>> start Rows
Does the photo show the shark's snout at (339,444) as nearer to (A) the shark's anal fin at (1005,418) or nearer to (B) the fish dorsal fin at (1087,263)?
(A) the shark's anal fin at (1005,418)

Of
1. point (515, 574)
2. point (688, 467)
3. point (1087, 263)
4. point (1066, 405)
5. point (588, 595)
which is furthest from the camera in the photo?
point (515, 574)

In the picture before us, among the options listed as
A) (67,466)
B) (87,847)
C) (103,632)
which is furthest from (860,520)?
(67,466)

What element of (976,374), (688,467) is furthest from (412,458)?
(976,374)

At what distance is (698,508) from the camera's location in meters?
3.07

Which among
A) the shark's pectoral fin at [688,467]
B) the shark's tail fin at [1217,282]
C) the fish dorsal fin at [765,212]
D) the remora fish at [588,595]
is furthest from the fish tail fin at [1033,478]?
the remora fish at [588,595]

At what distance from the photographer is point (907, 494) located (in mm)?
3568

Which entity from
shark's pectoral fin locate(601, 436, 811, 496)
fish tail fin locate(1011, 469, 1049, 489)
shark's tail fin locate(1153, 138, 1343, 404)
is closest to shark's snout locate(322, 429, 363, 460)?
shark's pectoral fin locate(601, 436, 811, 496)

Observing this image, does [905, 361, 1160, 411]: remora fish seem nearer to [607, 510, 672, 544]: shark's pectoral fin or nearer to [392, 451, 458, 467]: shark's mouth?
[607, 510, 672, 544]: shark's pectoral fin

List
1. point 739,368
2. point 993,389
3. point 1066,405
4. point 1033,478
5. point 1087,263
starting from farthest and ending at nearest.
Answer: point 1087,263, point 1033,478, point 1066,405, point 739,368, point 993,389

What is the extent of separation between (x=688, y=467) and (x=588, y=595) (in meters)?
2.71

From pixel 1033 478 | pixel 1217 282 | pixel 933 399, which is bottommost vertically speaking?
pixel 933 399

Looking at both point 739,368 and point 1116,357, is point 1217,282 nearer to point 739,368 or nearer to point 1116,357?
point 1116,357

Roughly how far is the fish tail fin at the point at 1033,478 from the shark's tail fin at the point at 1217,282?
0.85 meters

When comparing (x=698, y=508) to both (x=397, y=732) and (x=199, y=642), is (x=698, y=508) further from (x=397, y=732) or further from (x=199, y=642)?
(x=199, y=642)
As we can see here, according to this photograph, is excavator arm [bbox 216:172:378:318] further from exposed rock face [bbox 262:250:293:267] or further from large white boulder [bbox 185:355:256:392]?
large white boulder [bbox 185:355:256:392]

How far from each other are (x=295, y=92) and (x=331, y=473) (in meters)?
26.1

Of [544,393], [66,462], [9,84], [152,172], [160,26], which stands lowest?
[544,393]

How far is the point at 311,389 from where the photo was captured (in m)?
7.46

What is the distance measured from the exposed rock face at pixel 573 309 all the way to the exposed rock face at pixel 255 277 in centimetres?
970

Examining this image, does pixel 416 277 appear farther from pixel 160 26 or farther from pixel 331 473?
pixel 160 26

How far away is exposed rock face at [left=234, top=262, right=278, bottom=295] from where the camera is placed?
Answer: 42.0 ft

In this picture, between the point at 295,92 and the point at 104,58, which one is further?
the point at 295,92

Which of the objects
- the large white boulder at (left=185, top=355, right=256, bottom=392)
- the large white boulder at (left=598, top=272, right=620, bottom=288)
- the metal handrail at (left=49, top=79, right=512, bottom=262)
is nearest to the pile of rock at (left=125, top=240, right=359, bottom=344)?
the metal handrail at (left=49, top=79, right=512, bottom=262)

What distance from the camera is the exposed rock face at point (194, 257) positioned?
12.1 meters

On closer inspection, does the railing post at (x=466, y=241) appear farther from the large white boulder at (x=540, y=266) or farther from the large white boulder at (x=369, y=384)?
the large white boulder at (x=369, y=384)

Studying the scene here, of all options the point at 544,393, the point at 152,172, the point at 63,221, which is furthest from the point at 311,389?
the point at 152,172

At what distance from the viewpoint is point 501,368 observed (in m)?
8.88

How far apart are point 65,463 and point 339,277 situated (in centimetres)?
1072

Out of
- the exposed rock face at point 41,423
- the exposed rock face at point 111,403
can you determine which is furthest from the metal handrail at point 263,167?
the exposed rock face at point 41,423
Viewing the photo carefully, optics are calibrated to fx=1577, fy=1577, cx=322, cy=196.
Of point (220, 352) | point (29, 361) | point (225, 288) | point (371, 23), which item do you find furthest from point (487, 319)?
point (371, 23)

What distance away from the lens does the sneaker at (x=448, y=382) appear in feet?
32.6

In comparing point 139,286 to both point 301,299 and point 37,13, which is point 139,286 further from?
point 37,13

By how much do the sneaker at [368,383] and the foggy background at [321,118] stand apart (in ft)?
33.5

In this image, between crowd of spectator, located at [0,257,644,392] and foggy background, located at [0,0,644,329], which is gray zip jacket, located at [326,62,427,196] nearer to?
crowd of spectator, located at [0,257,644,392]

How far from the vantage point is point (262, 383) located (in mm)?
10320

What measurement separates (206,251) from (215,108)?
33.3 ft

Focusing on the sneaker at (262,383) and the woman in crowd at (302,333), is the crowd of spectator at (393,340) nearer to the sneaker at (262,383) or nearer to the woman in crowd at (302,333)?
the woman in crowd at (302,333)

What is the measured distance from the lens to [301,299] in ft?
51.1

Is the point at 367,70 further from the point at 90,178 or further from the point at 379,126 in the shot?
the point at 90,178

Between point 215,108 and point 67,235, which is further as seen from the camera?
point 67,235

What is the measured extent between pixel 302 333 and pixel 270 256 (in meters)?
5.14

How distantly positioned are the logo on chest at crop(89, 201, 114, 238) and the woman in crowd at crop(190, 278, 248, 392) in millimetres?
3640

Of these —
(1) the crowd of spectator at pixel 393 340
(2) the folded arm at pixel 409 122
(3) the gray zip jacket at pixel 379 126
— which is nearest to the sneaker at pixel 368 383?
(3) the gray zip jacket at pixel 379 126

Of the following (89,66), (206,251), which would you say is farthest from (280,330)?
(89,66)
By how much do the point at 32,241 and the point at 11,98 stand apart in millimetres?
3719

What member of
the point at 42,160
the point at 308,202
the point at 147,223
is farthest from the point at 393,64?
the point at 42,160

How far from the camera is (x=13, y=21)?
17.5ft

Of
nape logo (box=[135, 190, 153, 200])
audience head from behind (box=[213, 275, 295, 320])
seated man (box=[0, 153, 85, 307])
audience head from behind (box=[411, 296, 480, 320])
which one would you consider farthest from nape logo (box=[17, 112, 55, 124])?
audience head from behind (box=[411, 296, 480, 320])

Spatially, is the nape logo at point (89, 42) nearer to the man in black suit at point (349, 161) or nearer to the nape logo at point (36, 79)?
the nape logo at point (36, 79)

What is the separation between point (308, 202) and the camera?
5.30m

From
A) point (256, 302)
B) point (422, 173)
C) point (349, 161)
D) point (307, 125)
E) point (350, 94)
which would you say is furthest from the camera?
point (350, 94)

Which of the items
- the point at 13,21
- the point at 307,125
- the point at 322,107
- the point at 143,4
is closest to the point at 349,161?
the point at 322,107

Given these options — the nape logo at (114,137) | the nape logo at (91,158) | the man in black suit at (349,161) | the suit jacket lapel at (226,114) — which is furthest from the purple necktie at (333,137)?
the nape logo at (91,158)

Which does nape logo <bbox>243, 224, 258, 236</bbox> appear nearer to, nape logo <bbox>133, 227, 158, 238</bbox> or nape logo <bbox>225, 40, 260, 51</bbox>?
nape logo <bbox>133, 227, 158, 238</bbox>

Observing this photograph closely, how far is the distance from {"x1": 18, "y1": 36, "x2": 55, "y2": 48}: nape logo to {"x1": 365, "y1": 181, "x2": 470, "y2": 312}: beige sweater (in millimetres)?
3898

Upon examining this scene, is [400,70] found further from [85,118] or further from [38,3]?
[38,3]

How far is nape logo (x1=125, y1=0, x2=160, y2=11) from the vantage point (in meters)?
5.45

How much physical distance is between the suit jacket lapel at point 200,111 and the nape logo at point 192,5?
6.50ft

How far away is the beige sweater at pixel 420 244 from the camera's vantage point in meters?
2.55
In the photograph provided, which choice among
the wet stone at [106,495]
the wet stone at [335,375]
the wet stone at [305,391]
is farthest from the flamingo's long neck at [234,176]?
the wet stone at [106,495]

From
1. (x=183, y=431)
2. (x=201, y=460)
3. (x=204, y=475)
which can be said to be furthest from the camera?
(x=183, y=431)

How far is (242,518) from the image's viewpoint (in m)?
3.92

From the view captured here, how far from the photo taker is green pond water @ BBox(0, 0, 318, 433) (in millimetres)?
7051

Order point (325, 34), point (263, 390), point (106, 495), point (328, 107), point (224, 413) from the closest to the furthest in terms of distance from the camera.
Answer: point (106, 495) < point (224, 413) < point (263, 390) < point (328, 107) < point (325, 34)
>> end Rows
(Exercise aim): Show every line of the listing above that contains the word "sweater".

(Written solution):
Observing this photograph closely, how far is the distance from {"x1": 18, "y1": 36, "x2": 55, "y2": 48}: nape logo to {"x1": 365, "y1": 181, "x2": 470, "y2": 312}: beige sweater (in millimetres)?
How far away is the beige sweater at pixel 420 244 from the camera's vantage point in meters?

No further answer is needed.